Content starts

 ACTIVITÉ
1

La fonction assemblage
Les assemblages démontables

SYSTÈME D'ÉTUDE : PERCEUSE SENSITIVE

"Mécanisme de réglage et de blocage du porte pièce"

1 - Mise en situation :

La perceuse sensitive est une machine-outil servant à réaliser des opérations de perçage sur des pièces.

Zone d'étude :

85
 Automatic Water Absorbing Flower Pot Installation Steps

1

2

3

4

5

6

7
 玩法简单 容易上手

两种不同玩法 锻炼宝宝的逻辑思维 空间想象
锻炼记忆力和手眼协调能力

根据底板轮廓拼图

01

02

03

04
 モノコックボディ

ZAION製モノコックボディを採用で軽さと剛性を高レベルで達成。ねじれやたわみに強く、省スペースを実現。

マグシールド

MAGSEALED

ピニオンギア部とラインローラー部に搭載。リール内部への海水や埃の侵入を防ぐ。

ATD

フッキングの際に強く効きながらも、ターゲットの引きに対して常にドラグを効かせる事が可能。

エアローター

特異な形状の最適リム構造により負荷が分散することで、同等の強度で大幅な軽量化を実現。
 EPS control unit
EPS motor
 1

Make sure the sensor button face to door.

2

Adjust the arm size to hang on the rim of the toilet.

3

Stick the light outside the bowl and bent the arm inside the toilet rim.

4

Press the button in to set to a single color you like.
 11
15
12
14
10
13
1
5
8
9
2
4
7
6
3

Content ends

About this exercise:
What you should produce is an exact retyping of every line above.

Solution to this problem:
 ACTIVITÉ
1

La fonction assemblage
Les assemblages démontables

SYSTÈME D'ÉTUDE : PERCEUSE SENSITIVE

"Mécanisme de réglage et de blocage du porte pièce"

1 - Mise en situation :

La perceuse sensitive est une machine-outil servant à réaliser des opérations de perçage sur des pièces.

Zone d'étude :

85
 Automatic Water Absorbing Flower Pot Installation Steps

1

2

3

4

5

6

7
 玩法简单 容易上手

两种不同玩法 锻炼宝宝的逻辑思维 空间想象
锻炼记忆力和手眼协调能力

根据底板轮廓拼图

01

02

03

04
 モノコックボディ

ZAION製モノコックボディを採用で軽さと剛性を高レベルで達成。ねじれやたわみに強く、省スペースを実現。

マグシールド

MAGSEALED

ピニオンギア部とラインローラー部に搭載。リール内部への海水や埃の侵入を防ぐ。

ATD

フッキングの際に強く効きながらも、ターゲットの引きに対して常にドラグを効かせる事が可能。

エアローター

特異な形状の最適リム構造により負荷が分散することで、同等の強度で大幅な軽量化を実現。
 EPS control unit
EPS motor
 1

Make sure the sensor button face to door.

2

Adjust the arm size to hang on the rim of the toilet.

3

Stick the light outside the bowl and bent the arm inside the toilet rim.

4

Press the button in to set to a single color you like.
 11
15
12
14
10
13
1
5
8
9
2
4
7
6
3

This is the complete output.